Sementara untuk penyertifikatan pura, ia meminta dilakukan pemetaan tematik. Jika dalam foto sudah pura, langsung sertifikatkan, tidak ada yang dipersulit. "Jika sudah dalam foto pura, tidak mungkin diganti rumah. Nanti koordinasi dengan Bimas. Sehingga permasalahan lahan untuk tempat ibadah pura selesai dan semua pura di Bali tersertifikat," tegas Hadi Tjahyanto.

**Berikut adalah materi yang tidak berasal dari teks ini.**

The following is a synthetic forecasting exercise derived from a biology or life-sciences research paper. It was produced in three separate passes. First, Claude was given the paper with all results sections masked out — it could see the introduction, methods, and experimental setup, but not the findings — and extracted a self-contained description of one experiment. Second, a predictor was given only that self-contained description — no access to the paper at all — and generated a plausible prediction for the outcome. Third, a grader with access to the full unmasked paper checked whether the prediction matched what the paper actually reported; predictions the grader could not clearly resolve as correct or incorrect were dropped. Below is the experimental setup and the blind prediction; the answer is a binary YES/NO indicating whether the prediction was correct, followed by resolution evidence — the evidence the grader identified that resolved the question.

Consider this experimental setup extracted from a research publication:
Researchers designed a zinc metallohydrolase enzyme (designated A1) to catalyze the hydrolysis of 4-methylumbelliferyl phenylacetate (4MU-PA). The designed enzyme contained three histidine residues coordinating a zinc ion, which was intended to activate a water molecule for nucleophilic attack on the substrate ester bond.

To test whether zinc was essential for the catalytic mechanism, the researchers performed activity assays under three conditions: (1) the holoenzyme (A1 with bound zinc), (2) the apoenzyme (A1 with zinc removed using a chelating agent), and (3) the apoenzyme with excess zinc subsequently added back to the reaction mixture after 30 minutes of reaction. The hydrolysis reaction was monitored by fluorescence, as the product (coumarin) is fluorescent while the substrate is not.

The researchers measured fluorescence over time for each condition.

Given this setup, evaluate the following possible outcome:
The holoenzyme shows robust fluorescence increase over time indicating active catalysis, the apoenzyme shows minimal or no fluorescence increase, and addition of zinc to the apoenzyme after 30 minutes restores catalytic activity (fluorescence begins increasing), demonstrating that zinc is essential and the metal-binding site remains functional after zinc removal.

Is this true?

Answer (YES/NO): YES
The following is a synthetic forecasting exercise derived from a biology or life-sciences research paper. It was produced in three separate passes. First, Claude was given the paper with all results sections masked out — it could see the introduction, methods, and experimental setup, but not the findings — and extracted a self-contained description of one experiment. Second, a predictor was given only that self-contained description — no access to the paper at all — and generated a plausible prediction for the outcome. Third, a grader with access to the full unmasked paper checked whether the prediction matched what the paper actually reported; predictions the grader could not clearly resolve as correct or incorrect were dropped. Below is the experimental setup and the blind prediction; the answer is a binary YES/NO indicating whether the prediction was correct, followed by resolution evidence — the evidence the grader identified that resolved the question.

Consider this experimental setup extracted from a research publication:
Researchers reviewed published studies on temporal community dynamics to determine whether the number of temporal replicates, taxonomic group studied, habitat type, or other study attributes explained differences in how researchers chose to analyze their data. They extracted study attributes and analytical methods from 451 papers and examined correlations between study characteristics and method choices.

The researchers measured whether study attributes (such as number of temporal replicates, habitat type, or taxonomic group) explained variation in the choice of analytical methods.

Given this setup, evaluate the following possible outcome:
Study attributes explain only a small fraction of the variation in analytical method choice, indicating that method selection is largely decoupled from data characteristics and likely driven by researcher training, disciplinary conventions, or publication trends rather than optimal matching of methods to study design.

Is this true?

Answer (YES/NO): YES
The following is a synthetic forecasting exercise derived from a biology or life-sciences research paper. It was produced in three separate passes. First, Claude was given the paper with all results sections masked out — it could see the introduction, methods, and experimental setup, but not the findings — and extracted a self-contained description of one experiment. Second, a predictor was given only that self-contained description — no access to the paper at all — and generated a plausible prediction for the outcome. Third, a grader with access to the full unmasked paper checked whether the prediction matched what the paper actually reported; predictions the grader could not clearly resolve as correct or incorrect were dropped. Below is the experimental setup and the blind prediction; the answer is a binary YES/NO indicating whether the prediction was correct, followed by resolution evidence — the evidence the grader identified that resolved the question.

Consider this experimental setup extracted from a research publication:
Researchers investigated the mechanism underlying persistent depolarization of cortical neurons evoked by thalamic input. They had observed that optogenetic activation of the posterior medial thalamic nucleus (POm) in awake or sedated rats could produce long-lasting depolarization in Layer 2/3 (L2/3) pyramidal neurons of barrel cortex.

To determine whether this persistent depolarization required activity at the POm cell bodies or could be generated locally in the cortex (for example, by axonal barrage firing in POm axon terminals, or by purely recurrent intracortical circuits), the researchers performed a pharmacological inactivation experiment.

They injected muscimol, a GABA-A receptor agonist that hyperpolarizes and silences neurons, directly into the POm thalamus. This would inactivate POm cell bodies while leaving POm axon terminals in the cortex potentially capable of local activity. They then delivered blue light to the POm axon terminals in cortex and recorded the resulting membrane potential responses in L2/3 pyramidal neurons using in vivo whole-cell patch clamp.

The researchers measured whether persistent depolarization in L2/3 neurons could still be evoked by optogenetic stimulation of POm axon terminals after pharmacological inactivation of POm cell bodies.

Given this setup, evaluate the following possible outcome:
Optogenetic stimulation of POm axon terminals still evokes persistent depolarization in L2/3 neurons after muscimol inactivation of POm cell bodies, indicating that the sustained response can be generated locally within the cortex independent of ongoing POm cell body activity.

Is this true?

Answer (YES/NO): NO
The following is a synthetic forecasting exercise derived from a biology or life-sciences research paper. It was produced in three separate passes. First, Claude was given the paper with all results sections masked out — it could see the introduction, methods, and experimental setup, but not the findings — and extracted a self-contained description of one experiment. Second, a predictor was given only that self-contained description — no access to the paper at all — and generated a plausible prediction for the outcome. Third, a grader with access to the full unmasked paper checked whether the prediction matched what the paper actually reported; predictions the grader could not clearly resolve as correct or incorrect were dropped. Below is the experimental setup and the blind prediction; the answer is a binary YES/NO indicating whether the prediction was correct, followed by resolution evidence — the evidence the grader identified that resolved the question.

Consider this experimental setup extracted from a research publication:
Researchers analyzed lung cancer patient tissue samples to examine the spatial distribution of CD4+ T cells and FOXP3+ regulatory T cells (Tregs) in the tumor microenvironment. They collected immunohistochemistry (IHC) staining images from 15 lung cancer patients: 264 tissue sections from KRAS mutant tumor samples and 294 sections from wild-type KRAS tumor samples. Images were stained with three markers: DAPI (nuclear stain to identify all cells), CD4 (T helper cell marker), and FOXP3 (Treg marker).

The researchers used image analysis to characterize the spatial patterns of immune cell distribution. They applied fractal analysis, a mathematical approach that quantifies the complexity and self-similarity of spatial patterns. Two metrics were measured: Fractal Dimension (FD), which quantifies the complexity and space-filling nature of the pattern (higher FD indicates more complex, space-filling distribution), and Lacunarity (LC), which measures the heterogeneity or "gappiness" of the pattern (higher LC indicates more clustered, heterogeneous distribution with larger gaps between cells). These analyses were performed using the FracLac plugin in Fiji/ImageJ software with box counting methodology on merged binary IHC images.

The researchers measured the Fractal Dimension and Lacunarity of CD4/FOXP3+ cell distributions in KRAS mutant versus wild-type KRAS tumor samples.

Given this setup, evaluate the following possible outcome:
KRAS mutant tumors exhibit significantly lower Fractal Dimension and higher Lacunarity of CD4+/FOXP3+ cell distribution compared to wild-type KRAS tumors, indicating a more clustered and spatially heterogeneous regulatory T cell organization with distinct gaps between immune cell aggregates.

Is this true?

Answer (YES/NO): NO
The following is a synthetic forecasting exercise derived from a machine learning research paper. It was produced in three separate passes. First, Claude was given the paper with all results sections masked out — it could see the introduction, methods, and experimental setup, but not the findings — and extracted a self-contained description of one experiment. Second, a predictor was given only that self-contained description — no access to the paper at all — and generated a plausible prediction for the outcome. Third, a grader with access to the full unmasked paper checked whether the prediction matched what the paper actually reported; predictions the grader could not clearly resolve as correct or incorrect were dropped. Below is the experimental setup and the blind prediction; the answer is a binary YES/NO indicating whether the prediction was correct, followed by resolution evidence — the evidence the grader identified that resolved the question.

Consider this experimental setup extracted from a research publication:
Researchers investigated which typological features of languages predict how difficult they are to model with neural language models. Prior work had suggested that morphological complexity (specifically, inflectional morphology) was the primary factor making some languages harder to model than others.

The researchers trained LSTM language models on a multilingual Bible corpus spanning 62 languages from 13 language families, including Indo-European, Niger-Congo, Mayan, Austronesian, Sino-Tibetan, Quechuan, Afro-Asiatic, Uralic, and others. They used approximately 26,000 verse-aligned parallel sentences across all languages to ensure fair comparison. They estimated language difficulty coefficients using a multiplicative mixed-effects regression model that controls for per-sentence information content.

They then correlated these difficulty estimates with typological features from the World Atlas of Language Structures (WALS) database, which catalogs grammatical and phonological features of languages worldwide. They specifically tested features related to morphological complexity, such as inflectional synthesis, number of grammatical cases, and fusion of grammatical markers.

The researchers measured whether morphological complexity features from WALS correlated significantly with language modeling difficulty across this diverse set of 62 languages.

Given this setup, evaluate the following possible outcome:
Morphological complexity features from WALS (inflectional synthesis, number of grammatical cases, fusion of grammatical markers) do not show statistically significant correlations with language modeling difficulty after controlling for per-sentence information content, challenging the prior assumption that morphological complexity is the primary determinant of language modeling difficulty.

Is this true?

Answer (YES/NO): YES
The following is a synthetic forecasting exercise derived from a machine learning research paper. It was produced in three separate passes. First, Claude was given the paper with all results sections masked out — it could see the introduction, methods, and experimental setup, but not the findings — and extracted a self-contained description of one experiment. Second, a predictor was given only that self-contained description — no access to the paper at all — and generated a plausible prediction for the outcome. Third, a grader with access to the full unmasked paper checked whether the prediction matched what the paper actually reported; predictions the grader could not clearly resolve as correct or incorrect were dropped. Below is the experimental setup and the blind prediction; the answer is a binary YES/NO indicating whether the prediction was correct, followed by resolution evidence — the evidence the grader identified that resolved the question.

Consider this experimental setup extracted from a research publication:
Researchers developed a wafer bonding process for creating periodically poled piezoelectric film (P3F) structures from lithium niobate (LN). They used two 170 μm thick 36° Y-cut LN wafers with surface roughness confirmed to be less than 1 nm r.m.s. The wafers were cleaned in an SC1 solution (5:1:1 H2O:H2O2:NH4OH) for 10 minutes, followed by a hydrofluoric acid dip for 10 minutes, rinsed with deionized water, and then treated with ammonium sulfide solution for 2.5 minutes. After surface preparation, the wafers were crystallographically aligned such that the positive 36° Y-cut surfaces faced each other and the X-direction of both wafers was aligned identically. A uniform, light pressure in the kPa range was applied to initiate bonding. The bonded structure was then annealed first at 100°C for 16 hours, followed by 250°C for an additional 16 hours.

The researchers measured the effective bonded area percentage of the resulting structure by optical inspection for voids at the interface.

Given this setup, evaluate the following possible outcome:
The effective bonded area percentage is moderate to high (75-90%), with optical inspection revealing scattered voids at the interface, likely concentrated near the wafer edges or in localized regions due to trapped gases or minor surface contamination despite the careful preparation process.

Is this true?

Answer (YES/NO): NO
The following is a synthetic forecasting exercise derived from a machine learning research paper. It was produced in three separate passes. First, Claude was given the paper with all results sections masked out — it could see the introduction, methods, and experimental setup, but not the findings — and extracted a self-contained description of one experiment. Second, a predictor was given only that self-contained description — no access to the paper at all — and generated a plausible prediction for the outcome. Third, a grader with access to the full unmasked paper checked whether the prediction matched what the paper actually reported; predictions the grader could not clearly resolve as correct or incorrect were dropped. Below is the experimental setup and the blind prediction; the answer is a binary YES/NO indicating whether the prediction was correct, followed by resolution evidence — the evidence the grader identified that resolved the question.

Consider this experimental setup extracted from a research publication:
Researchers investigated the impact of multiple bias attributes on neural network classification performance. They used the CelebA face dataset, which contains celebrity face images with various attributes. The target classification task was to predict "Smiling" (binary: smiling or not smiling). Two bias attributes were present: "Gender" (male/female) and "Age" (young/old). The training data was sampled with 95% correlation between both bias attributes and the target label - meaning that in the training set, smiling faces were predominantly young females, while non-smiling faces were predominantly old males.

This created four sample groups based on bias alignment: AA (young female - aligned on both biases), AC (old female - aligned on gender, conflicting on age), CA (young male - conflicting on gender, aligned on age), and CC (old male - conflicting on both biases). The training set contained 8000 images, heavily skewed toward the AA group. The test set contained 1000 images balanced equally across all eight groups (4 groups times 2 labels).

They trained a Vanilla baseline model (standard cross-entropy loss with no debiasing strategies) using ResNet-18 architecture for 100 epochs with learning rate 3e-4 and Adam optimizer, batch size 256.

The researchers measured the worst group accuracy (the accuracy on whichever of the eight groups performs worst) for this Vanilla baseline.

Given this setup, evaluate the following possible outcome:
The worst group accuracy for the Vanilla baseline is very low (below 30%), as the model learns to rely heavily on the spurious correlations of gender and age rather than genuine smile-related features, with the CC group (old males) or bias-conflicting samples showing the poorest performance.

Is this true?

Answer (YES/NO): NO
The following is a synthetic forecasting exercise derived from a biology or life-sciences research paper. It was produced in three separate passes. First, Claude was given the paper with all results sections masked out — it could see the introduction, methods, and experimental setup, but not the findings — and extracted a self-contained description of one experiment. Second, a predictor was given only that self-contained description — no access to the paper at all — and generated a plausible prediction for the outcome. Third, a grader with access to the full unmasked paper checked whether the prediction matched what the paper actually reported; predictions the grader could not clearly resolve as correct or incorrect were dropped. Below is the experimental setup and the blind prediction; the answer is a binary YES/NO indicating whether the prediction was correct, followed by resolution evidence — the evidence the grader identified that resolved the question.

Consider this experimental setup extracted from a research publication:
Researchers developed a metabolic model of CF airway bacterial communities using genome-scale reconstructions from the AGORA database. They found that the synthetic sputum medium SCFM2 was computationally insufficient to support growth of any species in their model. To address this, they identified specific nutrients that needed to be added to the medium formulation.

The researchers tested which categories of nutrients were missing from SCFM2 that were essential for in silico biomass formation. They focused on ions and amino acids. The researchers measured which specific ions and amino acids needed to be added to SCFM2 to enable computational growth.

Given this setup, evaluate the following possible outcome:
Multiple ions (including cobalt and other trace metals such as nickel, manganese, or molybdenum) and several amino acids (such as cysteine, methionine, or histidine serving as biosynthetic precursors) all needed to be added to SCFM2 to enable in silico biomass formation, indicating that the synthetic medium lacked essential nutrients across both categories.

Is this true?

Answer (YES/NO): NO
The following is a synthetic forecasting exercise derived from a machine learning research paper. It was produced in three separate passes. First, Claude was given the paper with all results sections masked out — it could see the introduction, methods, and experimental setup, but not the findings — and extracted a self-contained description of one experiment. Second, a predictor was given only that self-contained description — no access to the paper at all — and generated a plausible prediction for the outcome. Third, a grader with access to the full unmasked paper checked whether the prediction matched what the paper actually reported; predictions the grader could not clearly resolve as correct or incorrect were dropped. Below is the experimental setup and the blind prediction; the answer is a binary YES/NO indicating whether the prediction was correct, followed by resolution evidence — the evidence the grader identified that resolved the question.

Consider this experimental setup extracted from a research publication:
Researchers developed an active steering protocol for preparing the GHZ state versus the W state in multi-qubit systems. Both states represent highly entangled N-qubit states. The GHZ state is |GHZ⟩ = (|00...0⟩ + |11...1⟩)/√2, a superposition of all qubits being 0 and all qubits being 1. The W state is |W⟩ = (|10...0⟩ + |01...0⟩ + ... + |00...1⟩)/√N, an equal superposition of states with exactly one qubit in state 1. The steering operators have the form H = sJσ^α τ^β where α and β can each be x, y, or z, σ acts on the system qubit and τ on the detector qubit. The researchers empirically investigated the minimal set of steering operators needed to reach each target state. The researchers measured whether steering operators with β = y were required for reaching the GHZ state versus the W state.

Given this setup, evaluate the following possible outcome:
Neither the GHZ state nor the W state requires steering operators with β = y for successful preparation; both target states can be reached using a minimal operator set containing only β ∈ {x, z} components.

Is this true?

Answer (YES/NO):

Menurut Hadi Tjahyanto, dari data yang diterimanya, sekitar 94 sampai 94 persen tanah di Klungkung sudah terdaftar dalam PTSL. Dengan demikian masyarakat menjadi memiliki hak atas tanah, meminimalisir konflik agraria, para investor juga tenang masuk ke wilayah Klungkung karena sudah ada kepastian hukum has atas tanah. "Dengan demikian investasi tentu tidak bermasalah," jelasnya..
Kasi Penetapan Hak BPN Klungkung Gede Yuda Setiawan kepada wartawan menjelaskan, di Kabupaten Klungkung masih ada sekitar 18 persen lahan belum bersertifikat dari sekitar 125.000 bidang tanah. “Kebanyakan tanah yang berlum bersertifikat berada di Nusa Penida,” ungkapnya.